Cairo felt different. Tahrir Square, of course, carried a new set of meanings. The traffic, the pollution, the Stalinist gloom of the Mugamma building—these had shrunk, and revolutionary graffiti, redignified national flags, and the endlessly various Egyptian people now dominated the eye. Neither did it feel the same to walk over the Qasr el-Nil bridge, not after the glorious battle of 28 January. (I kept trying to work out where the police van was burnt.) And the streets were in fact cleaner, in central Cairo at least. In ritual overcompensation for the years of filth, people had been observed during the revolution’s eighteen days scrubbing the pavements with toothbrushes. A man in a café called Ali Jabr explained it to me:

The Egyptians used to hate their country just as they used to hate themselves. Anywhere you went in the world, the people thought the Egyptians were rubbish. And the Egyptians agreed. After the revolution we know we aren’t rubbish, so we pick our rubbish up from the streets.

Tahir Square 1

You know that something rare and powerful is occurring, something all-encompassing, not limited to a political or intellectual elite, when even a mobile nuts-and-seeds stall has ‘Social Justice’ stencilled on its side.

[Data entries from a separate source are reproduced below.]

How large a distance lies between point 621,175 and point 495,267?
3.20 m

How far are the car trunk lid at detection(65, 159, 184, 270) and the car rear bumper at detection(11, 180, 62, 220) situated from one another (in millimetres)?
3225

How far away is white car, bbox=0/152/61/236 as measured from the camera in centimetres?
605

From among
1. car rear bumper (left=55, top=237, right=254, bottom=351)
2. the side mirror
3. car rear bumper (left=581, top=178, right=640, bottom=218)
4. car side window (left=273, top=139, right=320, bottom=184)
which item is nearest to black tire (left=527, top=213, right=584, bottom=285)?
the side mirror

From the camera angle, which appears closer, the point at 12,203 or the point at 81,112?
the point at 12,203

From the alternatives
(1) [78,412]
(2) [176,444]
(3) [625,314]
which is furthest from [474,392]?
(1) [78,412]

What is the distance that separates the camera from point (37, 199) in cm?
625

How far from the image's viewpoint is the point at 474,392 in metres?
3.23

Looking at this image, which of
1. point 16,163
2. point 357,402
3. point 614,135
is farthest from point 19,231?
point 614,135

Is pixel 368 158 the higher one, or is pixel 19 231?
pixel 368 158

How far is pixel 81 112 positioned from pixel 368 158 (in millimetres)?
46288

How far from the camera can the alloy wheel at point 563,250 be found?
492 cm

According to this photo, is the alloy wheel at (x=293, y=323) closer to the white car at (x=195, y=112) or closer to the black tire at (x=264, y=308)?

I visited in late March and early April. My plane to Cairo was a quarter full at best. The airport was almost empty.

The immigration guard peered long at me and asked if I was originally Iranian, prompting me to wonder if anything had changed at all. There were no pictures of Mubarak on the walls. That was a change.

Then the driver who took me into town. He addressed the revolution immediately. ‘Tell me congratulations!’ he grinned. I did so. ‘We’ve finished with him!’ he exulted. ‘We’re free!’ Pictures of some of freedom’s martyrs swung from the rear-view mirror.